Some websites it works fine on. If an image is being pulled into the page from e.g. Flickr it fails in Firefox, yet works with IE.
To get round the Firefox issue, I have to right click the image, choose copy, open photoshop, go file new then paste, then save image from there.
What is going on ?
DBenz
Todas as respostas (3)
I confirmed the problem. When the browser makes a jpg file, it can not be displayed using my software.
This is how I do it;
Taking a Screenshot; Windows > Start > search box > Snip. Select Snipping Tool. Use a compressed image type like PNG or JPG to save the screenshot. Save the picture(s) to your desktop. Now look at the Reply box below. Press the button under it that says Browse. Now select the screenshot(s) from the desktop and load them one at a time.
Go to the Mozilla Add-ons Web Page {web link} (There’s a lot of good stuff here) and search for screenshot add-ons.
Unfortunately, Firefox is a bit stubborn about re-requesting those images rather than saving them from its cache, which triggers one of Firefox's odder behaviors.
If you right-click the embedded image, hold down the Ctrl key and click View Image, you'll see that the hosting site -- Photobucket -- is redirecting to a web page. This is what is happening invisibly when you try to use right-click > Save Image As. If you rename that downloaded .jpg file with a .html extension, you'll see it opens as a web page.
Why? When it retrieves an embedded image, Firefox indicates it is not picky about the content types it will accept. However, when retrieving an image "stand alone" Firefox sends the standard content types for web pages and that triggers the redirect.

Spatial reasoning listing:
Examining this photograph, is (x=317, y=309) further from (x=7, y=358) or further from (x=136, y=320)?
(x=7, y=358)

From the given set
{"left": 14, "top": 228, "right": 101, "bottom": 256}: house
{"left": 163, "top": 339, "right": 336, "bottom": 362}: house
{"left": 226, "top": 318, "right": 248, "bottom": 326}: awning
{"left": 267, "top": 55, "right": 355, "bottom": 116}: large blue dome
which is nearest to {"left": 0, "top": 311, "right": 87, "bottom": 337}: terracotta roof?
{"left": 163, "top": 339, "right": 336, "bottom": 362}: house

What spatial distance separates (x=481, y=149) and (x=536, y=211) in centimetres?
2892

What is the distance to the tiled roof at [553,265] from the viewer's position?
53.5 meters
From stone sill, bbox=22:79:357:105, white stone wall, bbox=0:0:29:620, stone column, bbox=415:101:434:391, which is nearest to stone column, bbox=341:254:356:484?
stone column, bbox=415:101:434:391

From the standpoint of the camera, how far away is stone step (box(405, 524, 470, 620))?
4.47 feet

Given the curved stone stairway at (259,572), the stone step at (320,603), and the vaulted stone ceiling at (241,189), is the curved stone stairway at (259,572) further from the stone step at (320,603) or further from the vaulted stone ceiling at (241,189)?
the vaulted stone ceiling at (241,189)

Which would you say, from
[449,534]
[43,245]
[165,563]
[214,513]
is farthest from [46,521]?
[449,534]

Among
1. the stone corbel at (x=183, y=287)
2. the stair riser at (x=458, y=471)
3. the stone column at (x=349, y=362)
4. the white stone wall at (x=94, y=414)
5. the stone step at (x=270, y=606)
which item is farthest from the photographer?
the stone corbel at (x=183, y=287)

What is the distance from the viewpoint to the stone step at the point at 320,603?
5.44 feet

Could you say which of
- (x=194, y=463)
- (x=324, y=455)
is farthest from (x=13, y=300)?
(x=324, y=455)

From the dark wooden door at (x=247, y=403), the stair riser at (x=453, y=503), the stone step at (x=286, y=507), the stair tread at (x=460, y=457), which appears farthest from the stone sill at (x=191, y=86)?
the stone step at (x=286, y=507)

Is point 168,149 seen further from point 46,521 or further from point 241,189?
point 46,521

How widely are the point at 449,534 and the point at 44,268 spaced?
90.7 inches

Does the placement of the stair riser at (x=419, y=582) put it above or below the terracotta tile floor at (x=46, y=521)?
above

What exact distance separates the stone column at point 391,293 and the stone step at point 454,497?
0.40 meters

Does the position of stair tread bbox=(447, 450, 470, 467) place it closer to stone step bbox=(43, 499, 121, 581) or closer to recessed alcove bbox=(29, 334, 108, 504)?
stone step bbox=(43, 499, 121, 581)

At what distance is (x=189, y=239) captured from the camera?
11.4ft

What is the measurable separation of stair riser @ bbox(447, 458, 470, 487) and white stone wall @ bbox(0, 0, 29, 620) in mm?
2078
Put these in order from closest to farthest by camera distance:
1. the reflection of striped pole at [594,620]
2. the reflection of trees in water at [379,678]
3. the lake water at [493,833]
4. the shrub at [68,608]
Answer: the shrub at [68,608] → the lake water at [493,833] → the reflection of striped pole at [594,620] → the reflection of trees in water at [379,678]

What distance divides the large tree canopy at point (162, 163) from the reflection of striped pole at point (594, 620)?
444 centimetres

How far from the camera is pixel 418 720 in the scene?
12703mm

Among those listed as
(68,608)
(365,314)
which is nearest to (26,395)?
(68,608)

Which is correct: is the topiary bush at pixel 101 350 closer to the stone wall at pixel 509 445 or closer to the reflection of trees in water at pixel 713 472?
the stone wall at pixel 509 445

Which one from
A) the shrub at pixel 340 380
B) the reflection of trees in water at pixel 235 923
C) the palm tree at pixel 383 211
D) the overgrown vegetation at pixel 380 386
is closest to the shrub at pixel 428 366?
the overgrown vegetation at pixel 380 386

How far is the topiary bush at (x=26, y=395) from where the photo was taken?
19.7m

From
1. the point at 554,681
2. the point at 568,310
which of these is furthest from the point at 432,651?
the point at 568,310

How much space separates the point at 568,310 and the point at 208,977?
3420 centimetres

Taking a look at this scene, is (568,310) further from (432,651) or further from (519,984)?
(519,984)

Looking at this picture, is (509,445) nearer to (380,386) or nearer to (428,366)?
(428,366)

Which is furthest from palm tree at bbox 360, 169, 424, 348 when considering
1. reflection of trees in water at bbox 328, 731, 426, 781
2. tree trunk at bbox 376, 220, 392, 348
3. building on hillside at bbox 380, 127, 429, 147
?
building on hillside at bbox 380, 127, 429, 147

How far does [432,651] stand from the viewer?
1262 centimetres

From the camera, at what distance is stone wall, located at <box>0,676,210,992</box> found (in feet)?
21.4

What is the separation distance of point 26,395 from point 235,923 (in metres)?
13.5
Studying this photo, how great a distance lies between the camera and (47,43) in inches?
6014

→ **Work to complete**
From the Firefox image-saving thread above, pull out everything from "Some websites it" down to "image from there.", copied word for word.

→ **Response to the task**
Some websites it works fine on. If an image is being pulled into the page from e.g. Flickr it fails in Firefox, yet works with IE.
To get round the Firefox issue, I have to right click the image, choose copy, open photoshop, go file new then paste, then save image from there.